BEGIN Working data

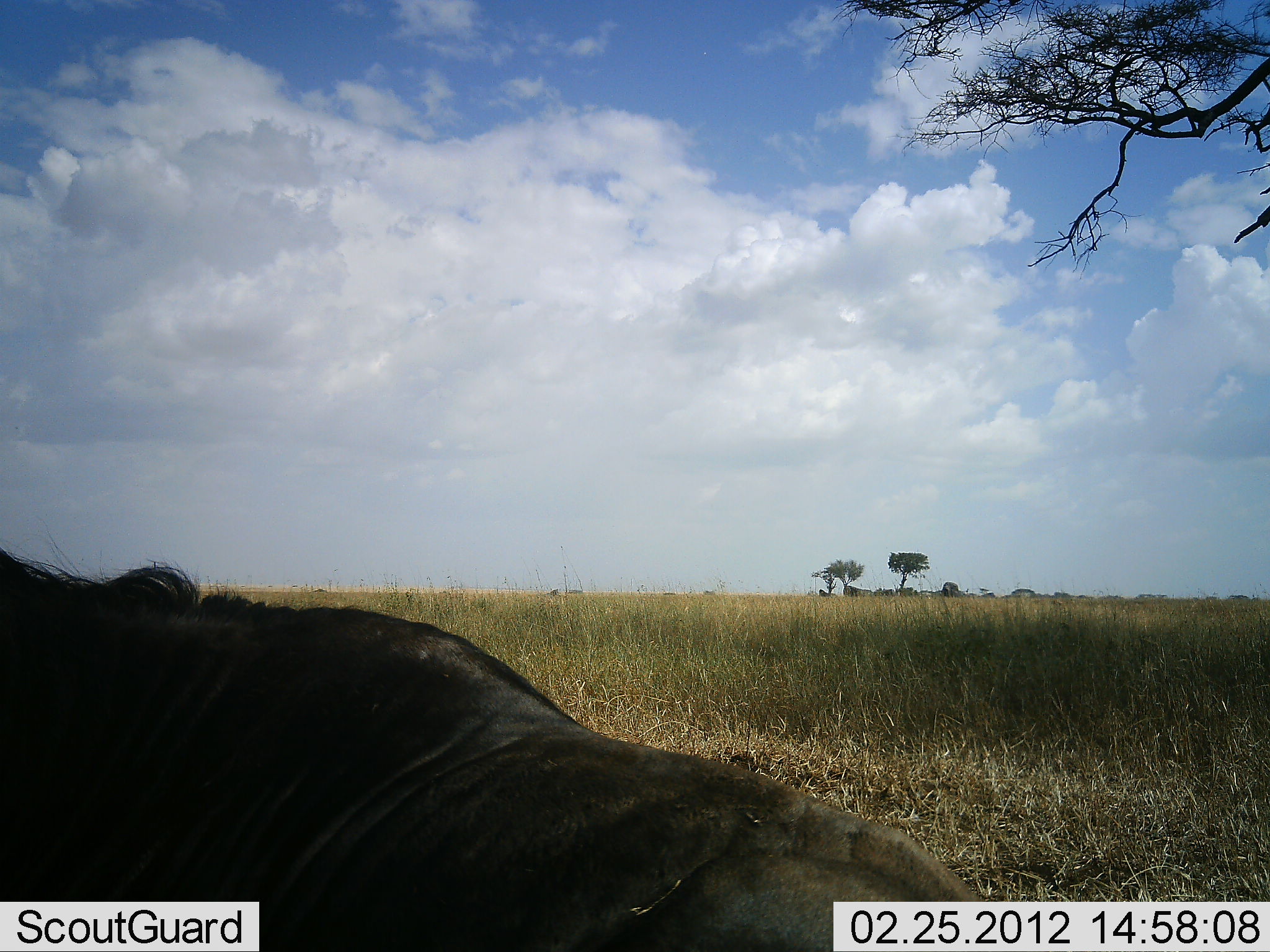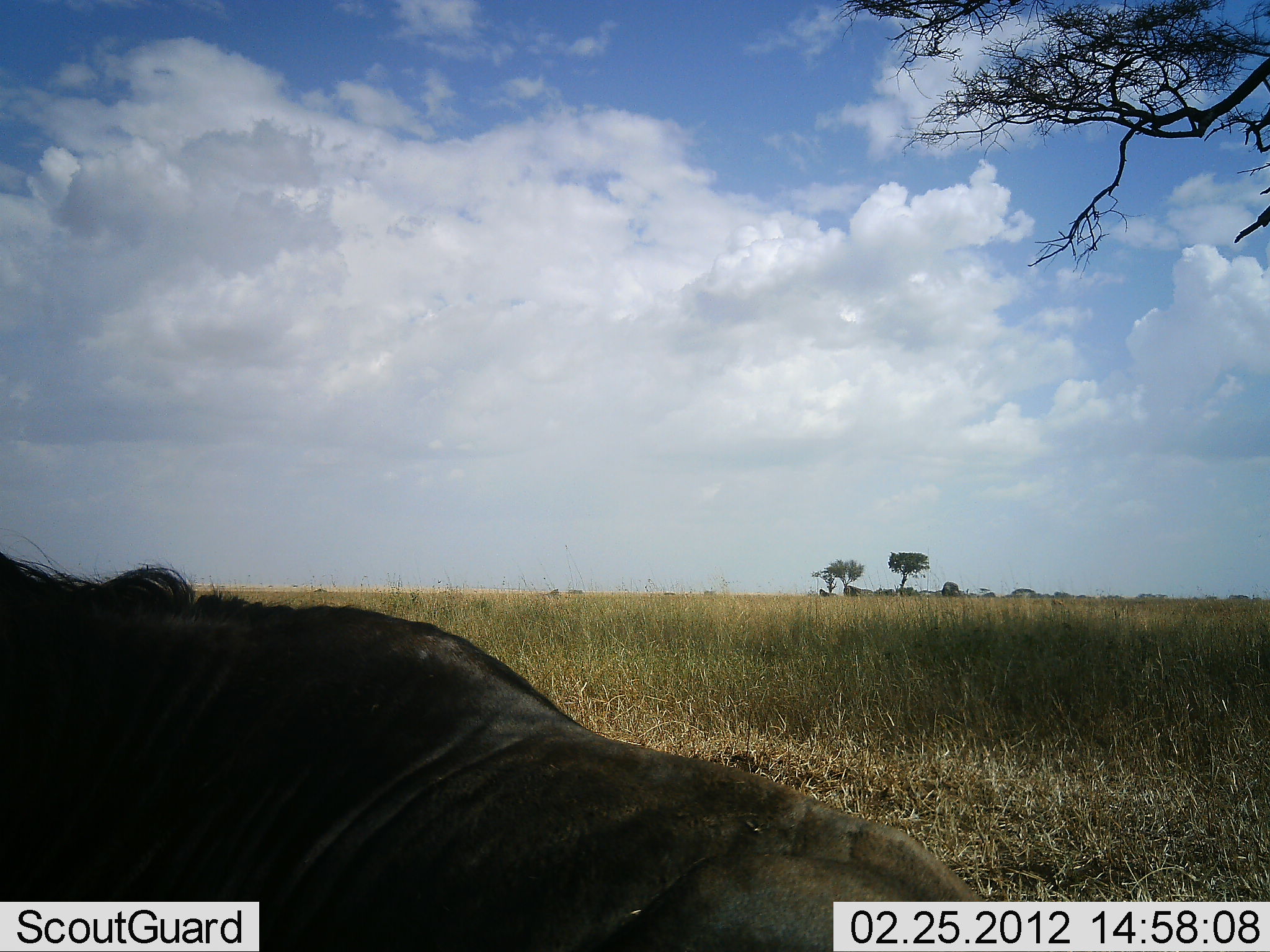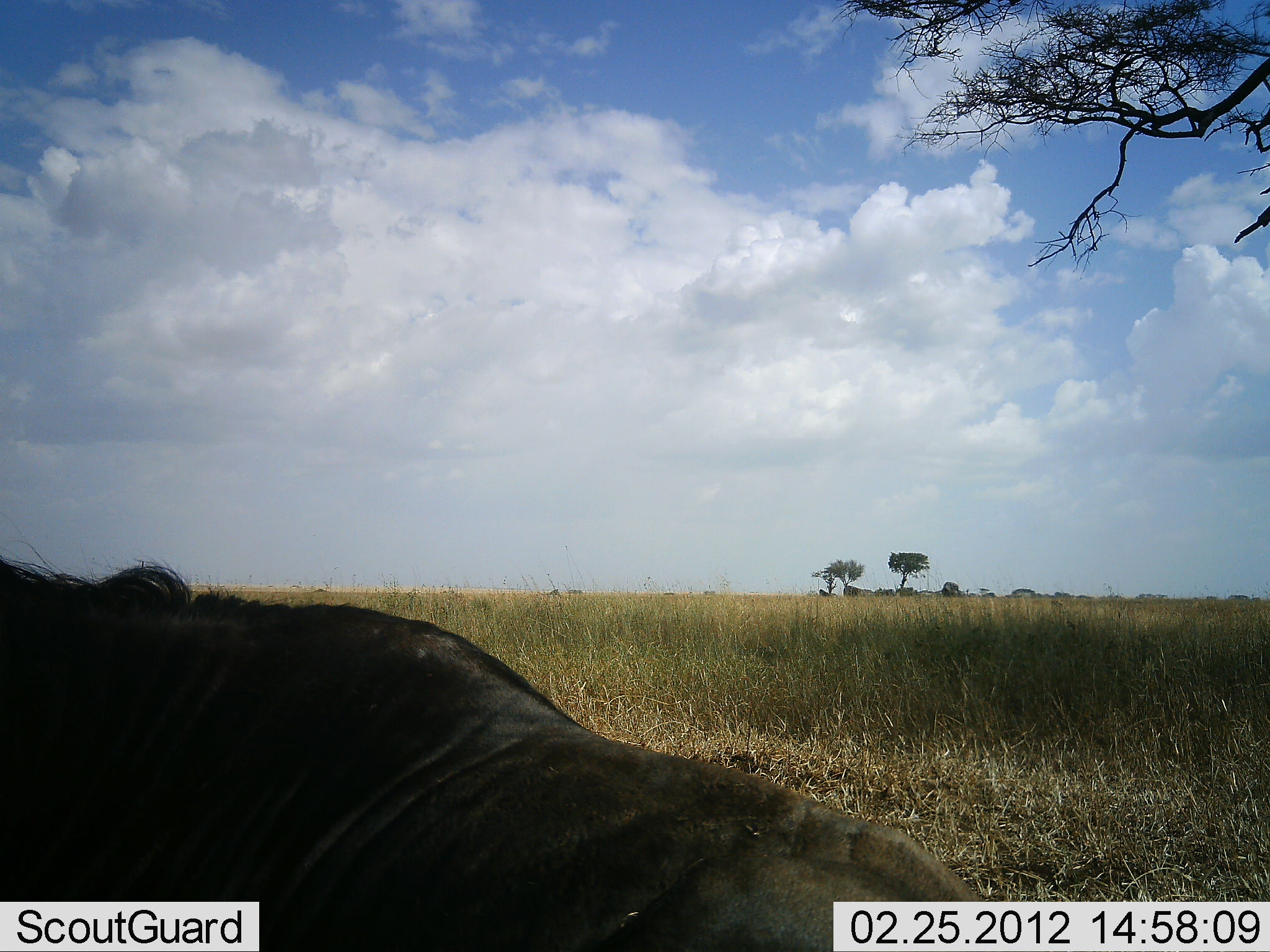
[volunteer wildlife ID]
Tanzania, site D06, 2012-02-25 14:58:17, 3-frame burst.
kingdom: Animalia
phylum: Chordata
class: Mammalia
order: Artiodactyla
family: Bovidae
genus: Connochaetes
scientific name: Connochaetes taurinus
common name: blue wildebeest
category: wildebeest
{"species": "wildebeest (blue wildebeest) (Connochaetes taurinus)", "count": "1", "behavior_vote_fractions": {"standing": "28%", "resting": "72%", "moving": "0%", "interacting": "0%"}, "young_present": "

END Working data

■ Task prompt:
Please return all of the entries word for word, excluding the pictures.

■ Exercise response:
[volunteer wildlife ID]
Tanzania, site D06, 2012-02-25 14:58:17, 3-frame burst.
kingdom: Animalia
phylum: Chordata
class: Mammalia
order: Artiodactyla
family: Bovidae
genus: Connochaetes
scientific name: Connochaetes taurinus
common name: blue wildebeest
category: wildebeest
{"species": "wildebeest (blue wildebeest) (Connochaetes taurinus)", "count": "1", "behavior_vote_fractions": {"standing": "28%", "resting": "72%", "moving": "0%", "interacting": "0%"}, "young_present": "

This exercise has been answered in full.